LAFF '19 - Spielfilme

Direkt zum Programm >>>

Starke Frauen, neue Formen, faszinierende Bildsprachen

Der lateinamerikanische Film trägt in den letzten Jahren vermehrt eine weibliche Regiehandschrift und rückt damit auch weibliche Lebenswelten in Lateinamerika in den Vordergrund. Mehr als 50% der Filme des Programms stammen diesmal von Regisseurinnen, mehr als die Hälfte der Filme des Festivals nehmen sich weiblichen Themen an und haben starke Frauen als Hauptfiguren. Highlights in dieser Hinsicht sind auf internationalen Festivals prämierten Filme wie MATAR A JESÚS (Laura Mora Ortega, 2017), LOS PERROS (Marcela Said, 2017), LOS ADIOSES (Natalia Beristáin, 2017) sowie VUELVEN (Issa López, 2017).

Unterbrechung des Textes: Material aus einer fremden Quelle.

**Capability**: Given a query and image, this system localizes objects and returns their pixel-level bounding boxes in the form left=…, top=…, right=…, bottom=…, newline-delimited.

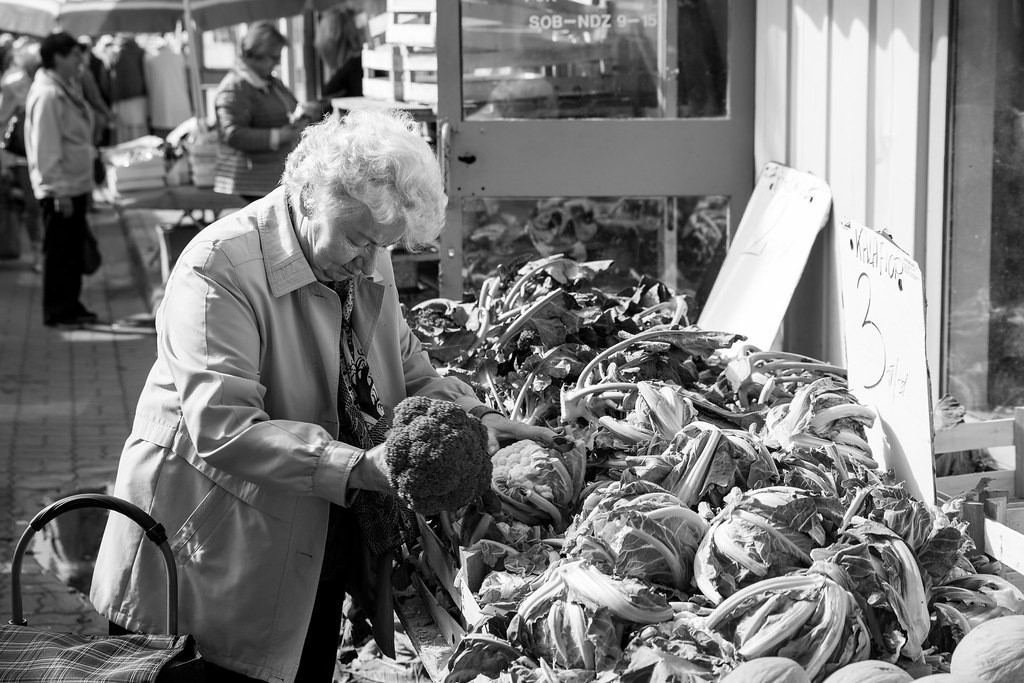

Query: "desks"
left=114, top=187, right=249, bottom=325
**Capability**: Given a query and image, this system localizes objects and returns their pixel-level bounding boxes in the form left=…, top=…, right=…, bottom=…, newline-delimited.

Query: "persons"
left=89, top=109, right=557, bottom=683
left=0, top=5, right=364, bottom=327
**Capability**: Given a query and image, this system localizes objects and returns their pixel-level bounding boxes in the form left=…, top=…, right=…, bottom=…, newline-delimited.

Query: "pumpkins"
left=722, top=614, right=1024, bottom=683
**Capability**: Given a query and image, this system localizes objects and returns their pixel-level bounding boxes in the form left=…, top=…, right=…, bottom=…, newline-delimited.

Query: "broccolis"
left=382, top=254, right=981, bottom=683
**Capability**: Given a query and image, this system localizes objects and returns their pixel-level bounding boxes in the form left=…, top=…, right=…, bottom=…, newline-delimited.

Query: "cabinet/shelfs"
left=330, top=96, right=643, bottom=277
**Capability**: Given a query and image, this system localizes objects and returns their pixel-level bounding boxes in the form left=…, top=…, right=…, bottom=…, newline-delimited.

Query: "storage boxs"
left=414, top=406, right=1024, bottom=647
left=361, top=0, right=612, bottom=101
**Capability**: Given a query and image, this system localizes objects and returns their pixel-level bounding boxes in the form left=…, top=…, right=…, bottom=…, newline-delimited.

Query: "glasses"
left=268, top=53, right=281, bottom=62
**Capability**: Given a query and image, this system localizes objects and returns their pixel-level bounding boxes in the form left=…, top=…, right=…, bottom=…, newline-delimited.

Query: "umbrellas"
left=0, top=0, right=347, bottom=119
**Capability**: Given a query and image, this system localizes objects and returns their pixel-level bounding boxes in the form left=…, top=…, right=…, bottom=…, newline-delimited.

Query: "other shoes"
left=44, top=303, right=98, bottom=329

Den Boden für diese erfreuliche und spannende Entwicklung hat nicht zuletzt eine der Pionierinnen des argentinischen Kinos und der Begründerinnen des Hyperrealismus im lateinamerikanischen Kino bereitet: Lucrecia Martel. Ihr widmet das Festival anlässlich des Filmstarts ihres neuen Films ZAMA (2017) eine Werkschau.

Auch was die Formsprachen betrifft, geht das lateinamerikanische Kino zunehmend neue Wege: Mit dem iPhone gedrehte Filme wie OSO POLAR (Marcelo Tobar, 2017) sowie eine semi-dokumentarische Annährung an die Jugendkultur wie TE PROMETO ANARQUÍA (Julio Hernández Cordón, 2015) oder TEMPORADA DE CAZA (Natalia Garagiola, 2017), Genrefilme mit fantastischen Elementen wie VUELVEN entwerfen Zukunftsvisionen und geben ein kräftiges Signal, dass der „Magische Realismus“ im Lateinamerikanischen Kino durch neue Erzählweisen und Bildsprachen abgelöst wurde.

Man darf gespannt sein, wohin die neuen (weiblichen) Wege führen!